═════ Available data ═════

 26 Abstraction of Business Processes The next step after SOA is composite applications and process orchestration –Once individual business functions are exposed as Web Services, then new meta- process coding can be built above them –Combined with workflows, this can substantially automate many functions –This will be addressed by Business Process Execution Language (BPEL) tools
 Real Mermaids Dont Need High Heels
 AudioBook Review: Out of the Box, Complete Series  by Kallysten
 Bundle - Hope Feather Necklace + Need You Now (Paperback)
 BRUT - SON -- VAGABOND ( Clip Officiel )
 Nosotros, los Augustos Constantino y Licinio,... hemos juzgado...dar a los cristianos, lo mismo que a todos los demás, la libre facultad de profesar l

═════
═════ Available data ═════

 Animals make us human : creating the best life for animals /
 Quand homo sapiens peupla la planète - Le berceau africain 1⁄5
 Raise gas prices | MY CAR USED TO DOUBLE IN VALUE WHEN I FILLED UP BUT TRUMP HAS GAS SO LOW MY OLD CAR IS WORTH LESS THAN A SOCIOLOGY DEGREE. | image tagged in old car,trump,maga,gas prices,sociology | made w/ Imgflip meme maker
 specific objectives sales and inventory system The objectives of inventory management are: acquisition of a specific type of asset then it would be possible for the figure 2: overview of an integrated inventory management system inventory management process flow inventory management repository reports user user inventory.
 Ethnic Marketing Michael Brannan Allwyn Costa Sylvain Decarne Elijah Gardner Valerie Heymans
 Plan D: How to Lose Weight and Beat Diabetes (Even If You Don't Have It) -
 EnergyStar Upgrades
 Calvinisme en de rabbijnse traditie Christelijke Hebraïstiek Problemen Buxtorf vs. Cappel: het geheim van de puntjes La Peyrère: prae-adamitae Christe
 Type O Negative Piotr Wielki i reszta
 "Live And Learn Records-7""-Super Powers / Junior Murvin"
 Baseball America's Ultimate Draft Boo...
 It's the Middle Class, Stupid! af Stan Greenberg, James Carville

═════

### What is required:
The answer must consist of every line above that contains the word "process".

### Task result:
 26 Abstraction of Business Processes The next step after SOA is composite applications and process orchestration –Once individual business functions are exposed as Web Services, then new meta- process coding can be built above them –Combined with workflows, this can substantially automate many functions –This will be addressed by Business Process Execution Language (BPEL) tools
 specific objectives sales and inventory system The objectives of inventory management are: acquisition of a specific type of asset then it would be possible for the figure 2: overview of an integrated inventory management system inventory management process flow inventory management repository reports user user inventory.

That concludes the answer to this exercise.